■ **THE TASKS**:
**A.** Name every title that the Python list tutorial shows in my_list after the extend() call.
**B.** Pick out each line in the listing that contains the string "gallery".

Add to a list with `append()`. If you want to add a list to a list and not nest a list within a list, use `extend()`

In [69]:
# Note that this updates my_list without needing to overwrite the variable
my_list.append("Supernatural")
print(my_list)

['Indiana Jones', 'Jurassic Park', 'Star Trek', 'Supernatural']


In [70]:
my_list.extend(["My Little Pony", "Last of Us", "Dune"])
my_list

['Indiana Jones',
 'Jurassic Park',
 'Star Trek',
 'Supernatural',
 'My Little Pony',
 'Last of Us',
 'Dune']

In [71]:
# If you use append on a list with a list, it becomes a list in a list
nested_list = [1,2,3]
nested_list.append([4,5,6])

print(nested_list)

[1, 2, 3, [4, 5, 6]]


In [74]:
# To query a list in a list, use a single bracket for the first list and a
# single bracket for the second
nested_list[3][1]

5

In [75]:
# Lists are often used in conjunction with loops

second_list = []

for val in my_list:
    second_list.append(val)

print(second_list)

['Indiana Jones', 'Jurassic Park', 'Star Trek', 'Supernatural', 'My Little Pony', 'Last of Us', 'Dune']


In [76]:
# In R, two vectors can simply be added together. That is not the case in python,
# where we must iteratively add tow items together.
list1 = [1,2,3,4]
list2 = [2,3,4,5]
list3 = []

# Number of times
for x in range(len(list1)):
    list3.append(list1[x] + list2[x])

print(list3)

[3, 5, 7, 9]


A quick note on sets. In python, a `set()` is a specific type of list which does not allow duplicate entires and automatically sorts entries.

In [85]:
# A quick note on sets
set(["dogs", "dogs", "cats"])

{'cats', 'dogs'}

## Section 6.2 Dictionaries

You can think of a python dictionary as a named list. The name is called the "key" and the item within the "key" is called the "value".

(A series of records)
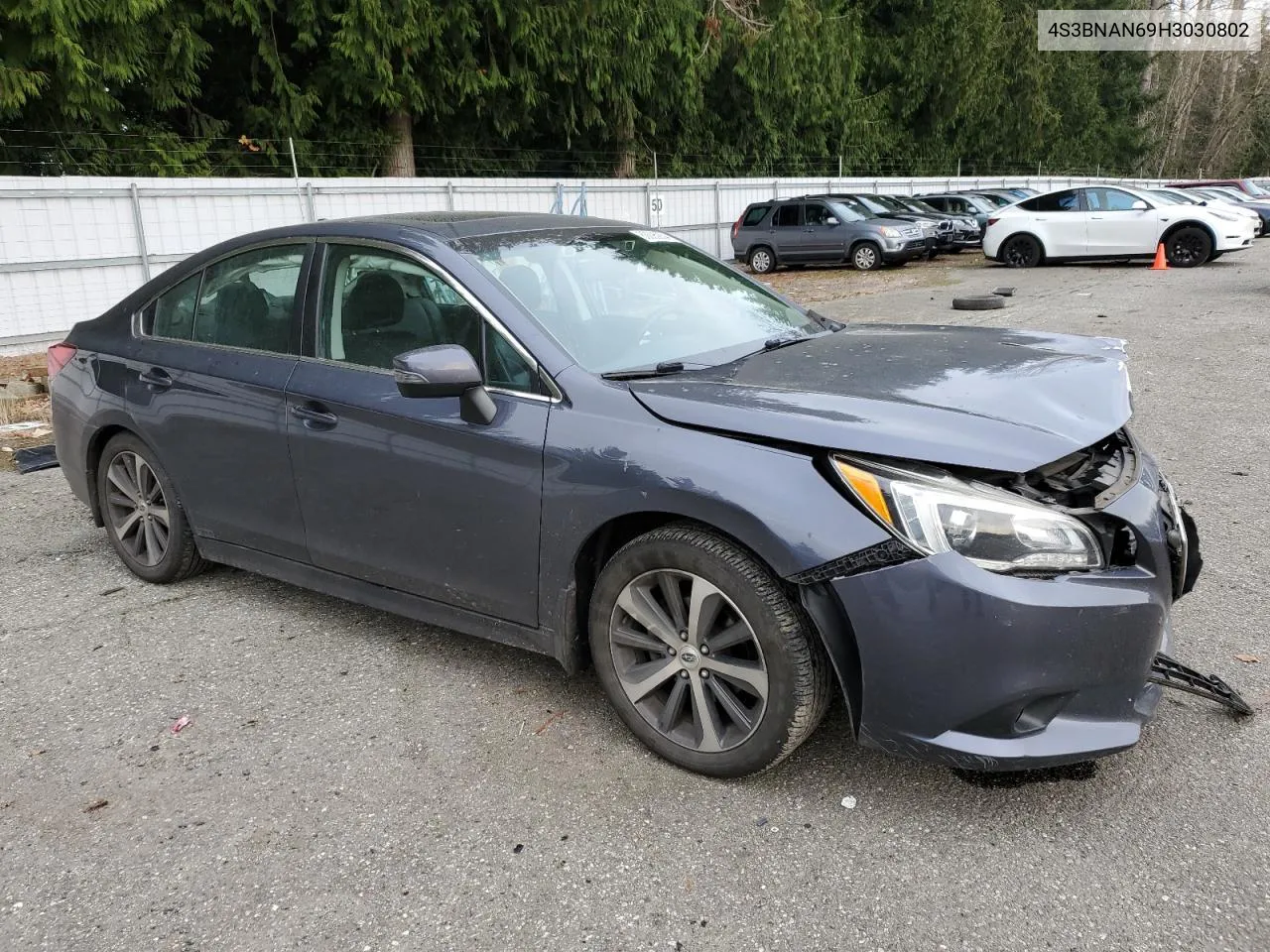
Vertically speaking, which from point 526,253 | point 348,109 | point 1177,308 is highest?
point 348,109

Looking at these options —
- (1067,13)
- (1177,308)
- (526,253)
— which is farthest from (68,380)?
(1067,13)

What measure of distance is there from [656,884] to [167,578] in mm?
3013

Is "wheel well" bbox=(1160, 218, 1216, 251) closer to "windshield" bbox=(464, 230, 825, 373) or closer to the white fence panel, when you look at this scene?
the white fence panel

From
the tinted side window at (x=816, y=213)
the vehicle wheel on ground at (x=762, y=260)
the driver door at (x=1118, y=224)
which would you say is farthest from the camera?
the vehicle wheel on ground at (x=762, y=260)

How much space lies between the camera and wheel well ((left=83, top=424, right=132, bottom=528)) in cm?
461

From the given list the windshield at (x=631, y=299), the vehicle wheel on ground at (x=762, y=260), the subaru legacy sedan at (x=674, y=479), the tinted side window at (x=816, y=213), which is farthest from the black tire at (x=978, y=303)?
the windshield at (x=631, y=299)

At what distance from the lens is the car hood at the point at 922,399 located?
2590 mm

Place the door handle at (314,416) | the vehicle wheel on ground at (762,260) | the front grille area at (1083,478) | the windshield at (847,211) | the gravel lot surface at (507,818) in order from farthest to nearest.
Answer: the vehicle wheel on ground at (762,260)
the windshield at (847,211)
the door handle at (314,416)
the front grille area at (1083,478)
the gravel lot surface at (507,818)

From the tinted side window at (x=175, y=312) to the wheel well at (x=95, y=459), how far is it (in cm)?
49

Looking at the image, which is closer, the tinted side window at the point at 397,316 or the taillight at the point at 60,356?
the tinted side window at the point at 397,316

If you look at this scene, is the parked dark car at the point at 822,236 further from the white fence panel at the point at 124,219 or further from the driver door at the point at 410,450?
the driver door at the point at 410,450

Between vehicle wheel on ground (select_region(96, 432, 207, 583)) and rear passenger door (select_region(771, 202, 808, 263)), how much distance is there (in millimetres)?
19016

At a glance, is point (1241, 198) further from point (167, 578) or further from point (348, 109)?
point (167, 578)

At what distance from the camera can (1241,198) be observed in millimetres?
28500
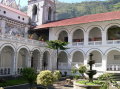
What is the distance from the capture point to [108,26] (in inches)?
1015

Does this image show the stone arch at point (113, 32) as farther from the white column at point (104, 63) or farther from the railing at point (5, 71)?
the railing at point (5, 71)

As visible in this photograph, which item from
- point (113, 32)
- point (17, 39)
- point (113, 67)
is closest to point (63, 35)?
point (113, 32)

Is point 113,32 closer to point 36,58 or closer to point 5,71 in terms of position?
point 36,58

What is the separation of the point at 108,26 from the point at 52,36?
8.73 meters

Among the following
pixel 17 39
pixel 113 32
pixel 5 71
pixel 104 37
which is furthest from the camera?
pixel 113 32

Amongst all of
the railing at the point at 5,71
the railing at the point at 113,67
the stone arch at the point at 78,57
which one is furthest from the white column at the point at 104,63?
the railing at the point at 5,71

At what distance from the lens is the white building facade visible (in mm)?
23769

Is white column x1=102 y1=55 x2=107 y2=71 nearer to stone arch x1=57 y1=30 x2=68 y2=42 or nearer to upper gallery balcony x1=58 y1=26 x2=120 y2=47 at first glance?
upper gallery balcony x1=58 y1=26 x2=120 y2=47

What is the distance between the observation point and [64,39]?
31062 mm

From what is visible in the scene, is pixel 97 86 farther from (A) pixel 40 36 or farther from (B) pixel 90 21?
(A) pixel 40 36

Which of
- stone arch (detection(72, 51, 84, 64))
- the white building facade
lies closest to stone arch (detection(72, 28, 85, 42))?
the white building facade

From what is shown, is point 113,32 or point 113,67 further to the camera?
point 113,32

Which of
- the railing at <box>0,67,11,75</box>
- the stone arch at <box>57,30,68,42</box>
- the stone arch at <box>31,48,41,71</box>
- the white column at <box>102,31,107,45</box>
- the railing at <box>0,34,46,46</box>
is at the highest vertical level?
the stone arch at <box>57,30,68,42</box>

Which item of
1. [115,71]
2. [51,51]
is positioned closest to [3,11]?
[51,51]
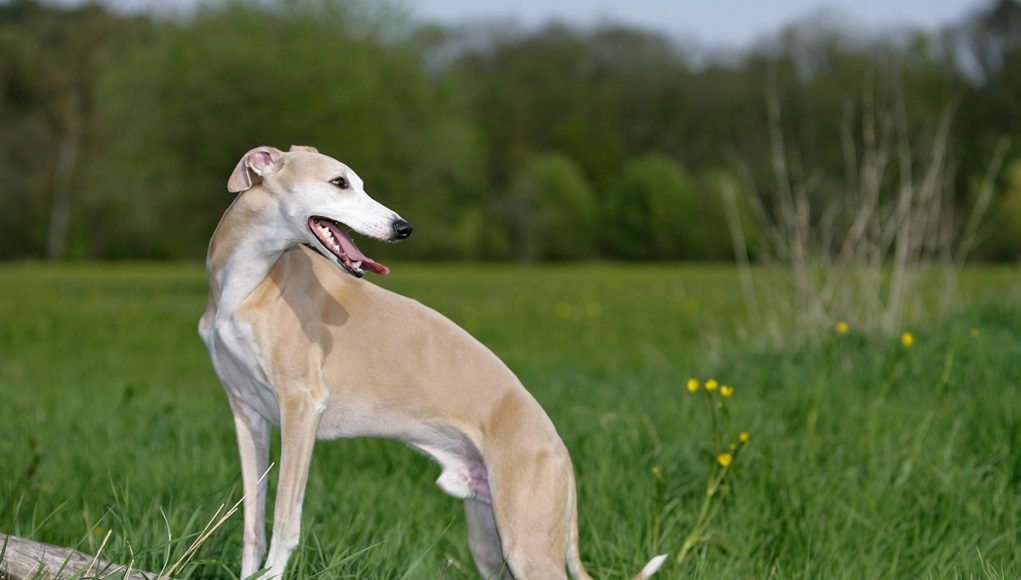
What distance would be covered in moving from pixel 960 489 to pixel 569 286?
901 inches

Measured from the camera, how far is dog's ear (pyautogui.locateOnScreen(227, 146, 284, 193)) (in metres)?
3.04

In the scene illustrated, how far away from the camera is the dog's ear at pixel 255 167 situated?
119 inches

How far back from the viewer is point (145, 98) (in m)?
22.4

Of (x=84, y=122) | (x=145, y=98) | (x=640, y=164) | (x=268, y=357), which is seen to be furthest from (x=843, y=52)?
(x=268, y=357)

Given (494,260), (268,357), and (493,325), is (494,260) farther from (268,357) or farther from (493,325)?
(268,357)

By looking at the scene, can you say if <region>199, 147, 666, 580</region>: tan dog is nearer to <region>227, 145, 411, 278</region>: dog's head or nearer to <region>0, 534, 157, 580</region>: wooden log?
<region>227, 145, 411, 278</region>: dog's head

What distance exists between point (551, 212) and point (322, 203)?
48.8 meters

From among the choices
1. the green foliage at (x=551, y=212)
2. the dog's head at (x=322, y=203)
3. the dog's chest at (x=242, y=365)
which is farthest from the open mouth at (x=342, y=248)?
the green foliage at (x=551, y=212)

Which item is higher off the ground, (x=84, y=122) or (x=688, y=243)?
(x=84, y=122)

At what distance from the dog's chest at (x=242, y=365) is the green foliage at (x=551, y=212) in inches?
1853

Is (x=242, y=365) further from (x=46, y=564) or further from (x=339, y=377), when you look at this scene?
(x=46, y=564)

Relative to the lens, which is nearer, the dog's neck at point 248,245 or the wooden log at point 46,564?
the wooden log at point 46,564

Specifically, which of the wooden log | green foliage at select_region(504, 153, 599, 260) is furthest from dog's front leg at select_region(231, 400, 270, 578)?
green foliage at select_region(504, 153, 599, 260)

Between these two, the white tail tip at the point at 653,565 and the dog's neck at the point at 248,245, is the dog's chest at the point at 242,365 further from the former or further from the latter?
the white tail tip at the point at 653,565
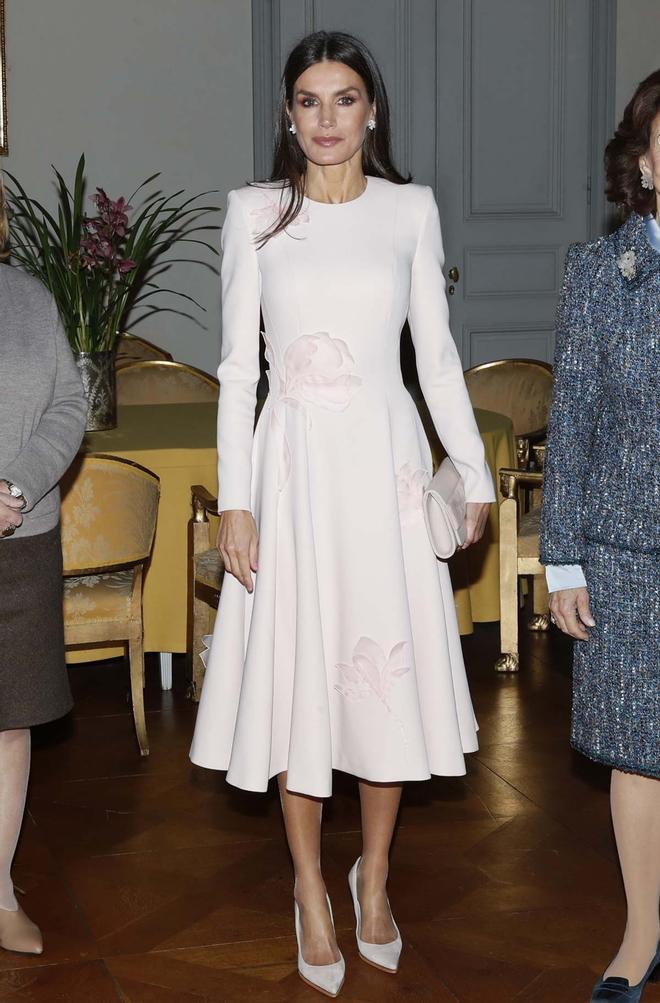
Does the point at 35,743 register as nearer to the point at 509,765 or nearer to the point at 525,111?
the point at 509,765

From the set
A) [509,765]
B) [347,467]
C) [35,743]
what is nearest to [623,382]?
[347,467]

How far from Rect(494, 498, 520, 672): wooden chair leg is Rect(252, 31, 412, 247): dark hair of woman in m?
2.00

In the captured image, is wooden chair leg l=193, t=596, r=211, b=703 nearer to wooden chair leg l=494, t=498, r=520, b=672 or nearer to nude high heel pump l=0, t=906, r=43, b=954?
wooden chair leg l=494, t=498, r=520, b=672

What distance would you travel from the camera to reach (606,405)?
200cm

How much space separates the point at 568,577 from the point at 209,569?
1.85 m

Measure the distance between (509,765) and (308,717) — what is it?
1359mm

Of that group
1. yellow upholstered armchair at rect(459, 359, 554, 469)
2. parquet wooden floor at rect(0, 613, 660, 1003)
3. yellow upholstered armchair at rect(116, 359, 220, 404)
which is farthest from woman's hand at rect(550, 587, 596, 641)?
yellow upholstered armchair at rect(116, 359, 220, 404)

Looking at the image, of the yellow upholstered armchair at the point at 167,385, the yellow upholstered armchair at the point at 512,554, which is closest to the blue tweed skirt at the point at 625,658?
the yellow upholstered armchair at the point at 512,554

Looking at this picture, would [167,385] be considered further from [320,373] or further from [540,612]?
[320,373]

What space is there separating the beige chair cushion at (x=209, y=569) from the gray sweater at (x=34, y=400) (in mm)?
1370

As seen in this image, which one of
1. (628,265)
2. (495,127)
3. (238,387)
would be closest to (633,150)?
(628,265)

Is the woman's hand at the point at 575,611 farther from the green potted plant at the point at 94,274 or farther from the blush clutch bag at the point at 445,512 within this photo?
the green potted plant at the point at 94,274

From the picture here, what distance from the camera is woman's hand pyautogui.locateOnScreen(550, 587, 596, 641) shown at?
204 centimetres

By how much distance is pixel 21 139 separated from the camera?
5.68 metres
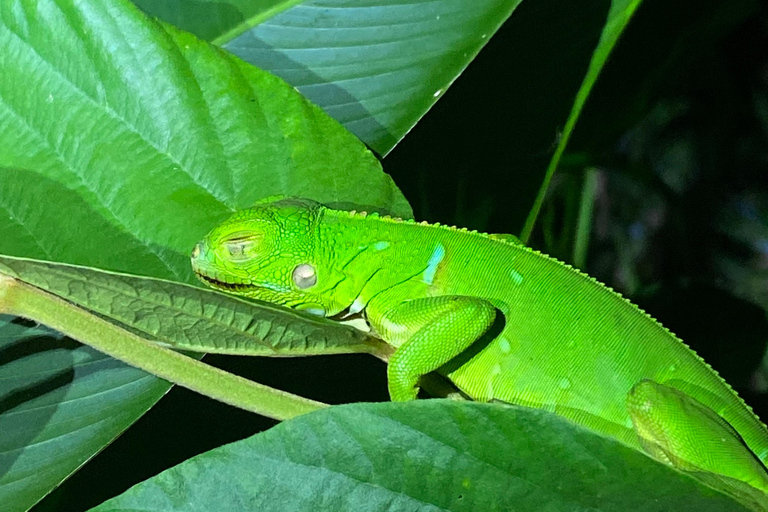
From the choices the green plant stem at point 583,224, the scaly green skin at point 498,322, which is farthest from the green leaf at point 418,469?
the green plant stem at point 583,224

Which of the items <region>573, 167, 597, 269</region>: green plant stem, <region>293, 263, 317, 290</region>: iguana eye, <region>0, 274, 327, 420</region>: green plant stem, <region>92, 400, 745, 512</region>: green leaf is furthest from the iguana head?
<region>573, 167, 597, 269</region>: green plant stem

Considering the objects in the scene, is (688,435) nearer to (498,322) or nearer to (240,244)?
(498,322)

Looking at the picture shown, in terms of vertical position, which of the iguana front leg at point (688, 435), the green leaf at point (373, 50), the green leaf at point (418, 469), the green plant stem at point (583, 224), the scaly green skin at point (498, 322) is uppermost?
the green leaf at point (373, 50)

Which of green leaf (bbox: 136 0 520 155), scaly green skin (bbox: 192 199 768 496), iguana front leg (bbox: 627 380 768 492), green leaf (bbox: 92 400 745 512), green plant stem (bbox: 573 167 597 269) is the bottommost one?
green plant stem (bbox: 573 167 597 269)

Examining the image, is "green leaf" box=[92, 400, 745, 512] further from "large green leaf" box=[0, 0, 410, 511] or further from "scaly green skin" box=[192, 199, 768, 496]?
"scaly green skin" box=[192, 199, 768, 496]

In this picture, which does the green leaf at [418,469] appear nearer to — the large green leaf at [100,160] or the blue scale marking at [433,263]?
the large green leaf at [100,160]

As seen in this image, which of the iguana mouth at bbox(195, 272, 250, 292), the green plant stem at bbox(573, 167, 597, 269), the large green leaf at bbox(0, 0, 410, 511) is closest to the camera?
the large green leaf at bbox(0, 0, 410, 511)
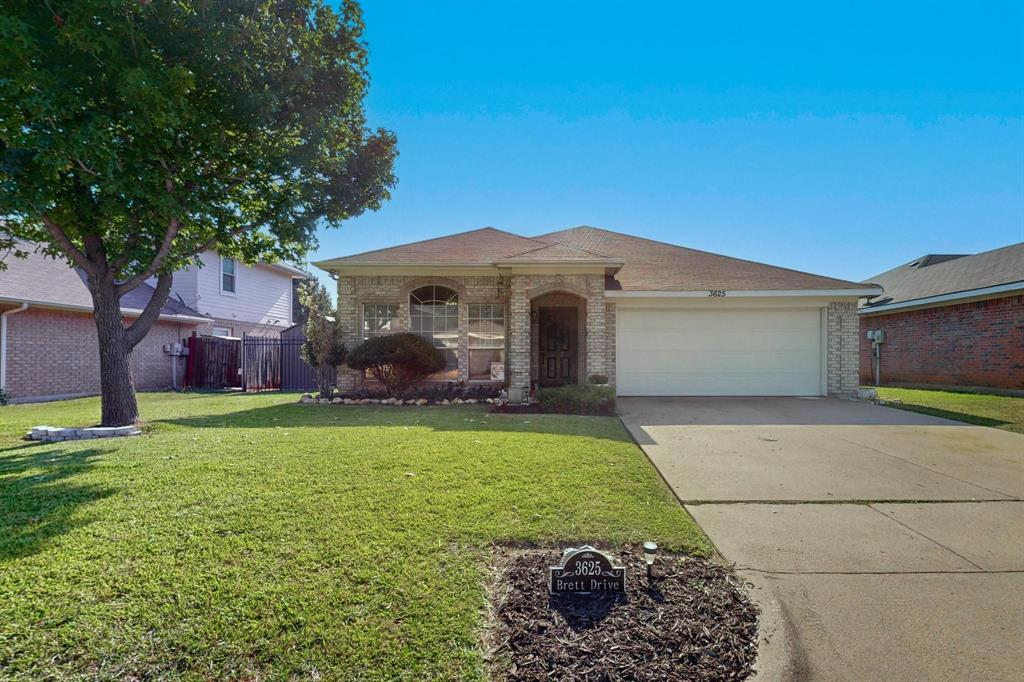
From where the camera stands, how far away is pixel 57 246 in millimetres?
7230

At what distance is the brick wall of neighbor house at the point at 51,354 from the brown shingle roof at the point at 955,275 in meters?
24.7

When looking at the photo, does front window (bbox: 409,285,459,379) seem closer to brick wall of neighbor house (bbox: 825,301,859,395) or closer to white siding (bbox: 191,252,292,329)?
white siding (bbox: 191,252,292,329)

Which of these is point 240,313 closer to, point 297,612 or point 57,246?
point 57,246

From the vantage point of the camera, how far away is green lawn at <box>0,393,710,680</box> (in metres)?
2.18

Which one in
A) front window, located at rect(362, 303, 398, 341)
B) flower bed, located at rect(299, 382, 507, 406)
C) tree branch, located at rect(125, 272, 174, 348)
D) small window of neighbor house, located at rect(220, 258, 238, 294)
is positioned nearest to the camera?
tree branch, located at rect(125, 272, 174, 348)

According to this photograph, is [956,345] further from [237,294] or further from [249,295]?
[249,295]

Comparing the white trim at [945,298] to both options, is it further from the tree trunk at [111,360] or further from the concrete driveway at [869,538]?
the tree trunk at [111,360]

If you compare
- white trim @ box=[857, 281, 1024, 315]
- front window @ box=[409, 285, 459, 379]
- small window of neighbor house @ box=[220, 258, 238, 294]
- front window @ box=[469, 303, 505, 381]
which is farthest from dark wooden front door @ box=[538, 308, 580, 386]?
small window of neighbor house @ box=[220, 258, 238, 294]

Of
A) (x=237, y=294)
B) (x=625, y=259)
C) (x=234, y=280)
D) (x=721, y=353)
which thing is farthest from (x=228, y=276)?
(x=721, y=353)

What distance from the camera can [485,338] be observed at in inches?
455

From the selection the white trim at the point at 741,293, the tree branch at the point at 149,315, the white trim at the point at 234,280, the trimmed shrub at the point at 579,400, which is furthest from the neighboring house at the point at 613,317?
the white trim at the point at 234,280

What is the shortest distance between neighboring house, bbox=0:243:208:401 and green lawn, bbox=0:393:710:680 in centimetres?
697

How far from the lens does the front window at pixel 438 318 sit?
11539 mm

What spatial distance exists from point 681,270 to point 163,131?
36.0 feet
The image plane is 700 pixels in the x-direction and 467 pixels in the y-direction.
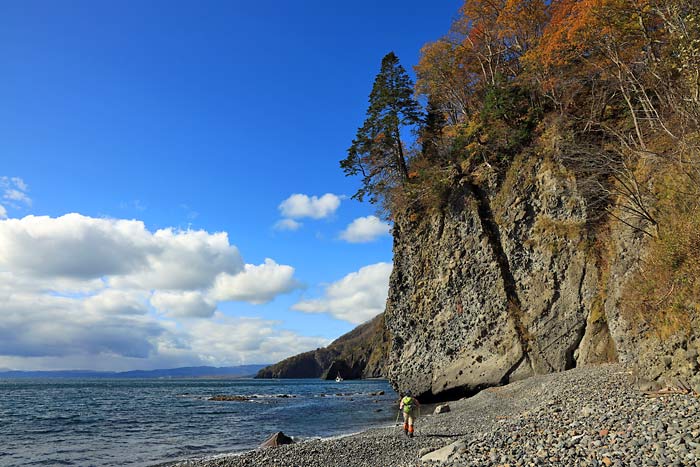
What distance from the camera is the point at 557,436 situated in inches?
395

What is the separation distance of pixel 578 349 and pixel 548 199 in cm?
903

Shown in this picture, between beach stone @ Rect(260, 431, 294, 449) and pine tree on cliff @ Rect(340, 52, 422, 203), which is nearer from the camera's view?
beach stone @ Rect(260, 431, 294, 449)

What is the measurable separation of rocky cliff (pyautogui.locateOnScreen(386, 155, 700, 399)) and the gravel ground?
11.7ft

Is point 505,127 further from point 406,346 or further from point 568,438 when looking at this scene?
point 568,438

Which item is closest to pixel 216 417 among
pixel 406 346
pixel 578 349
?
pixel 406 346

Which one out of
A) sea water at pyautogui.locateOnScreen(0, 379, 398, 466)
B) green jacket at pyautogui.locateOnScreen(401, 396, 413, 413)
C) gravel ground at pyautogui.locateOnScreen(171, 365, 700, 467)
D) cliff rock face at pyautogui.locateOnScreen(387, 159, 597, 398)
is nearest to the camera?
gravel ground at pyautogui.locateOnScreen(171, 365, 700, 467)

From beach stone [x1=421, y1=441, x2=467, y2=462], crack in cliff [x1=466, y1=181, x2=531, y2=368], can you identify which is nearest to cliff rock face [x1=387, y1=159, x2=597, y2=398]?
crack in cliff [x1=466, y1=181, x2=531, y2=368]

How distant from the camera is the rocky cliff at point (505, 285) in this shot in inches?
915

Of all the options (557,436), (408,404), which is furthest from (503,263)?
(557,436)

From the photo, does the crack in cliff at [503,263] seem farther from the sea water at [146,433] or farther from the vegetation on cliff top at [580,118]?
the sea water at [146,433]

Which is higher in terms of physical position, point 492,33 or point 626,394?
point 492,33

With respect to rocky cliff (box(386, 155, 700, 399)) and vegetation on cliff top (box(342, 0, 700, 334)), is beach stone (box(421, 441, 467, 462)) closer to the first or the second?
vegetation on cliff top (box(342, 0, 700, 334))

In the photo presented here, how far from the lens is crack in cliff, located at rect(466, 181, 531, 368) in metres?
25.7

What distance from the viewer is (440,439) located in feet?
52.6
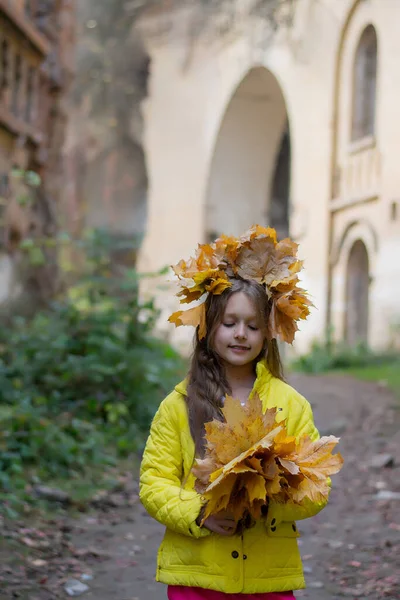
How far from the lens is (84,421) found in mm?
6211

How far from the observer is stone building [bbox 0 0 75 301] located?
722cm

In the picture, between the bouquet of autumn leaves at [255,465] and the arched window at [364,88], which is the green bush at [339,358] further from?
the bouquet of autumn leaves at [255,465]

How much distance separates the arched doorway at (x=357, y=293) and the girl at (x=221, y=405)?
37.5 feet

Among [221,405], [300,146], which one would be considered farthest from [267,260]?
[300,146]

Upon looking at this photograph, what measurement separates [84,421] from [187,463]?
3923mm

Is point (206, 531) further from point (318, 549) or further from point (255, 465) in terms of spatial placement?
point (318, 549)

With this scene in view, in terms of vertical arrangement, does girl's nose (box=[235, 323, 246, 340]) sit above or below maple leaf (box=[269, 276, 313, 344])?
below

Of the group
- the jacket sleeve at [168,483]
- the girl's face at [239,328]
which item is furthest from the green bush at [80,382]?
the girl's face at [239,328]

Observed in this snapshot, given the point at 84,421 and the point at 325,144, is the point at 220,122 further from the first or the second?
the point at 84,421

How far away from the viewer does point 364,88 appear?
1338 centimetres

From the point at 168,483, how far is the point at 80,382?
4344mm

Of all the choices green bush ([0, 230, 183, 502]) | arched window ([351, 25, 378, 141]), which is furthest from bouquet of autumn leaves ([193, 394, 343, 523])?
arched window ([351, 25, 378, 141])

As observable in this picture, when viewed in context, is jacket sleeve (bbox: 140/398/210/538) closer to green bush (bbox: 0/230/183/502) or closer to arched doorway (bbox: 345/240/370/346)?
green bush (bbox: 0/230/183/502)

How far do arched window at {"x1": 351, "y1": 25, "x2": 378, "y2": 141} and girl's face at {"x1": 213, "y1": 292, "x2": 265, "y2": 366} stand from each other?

■ **TASK ANSWERS**:
**A.** Indiana Jones, Jurassic Park, Star Trek, Supernatural, My Little Pony, Last of Us, Dune

**B.**
Is white column x1=102 y1=55 x2=107 y2=71 nearer to stone arch x1=57 y1=30 x2=68 y2=42 or nearer to upper gallery balcony x1=58 y1=26 x2=120 y2=47 at first glance?
upper gallery balcony x1=58 y1=26 x2=120 y2=47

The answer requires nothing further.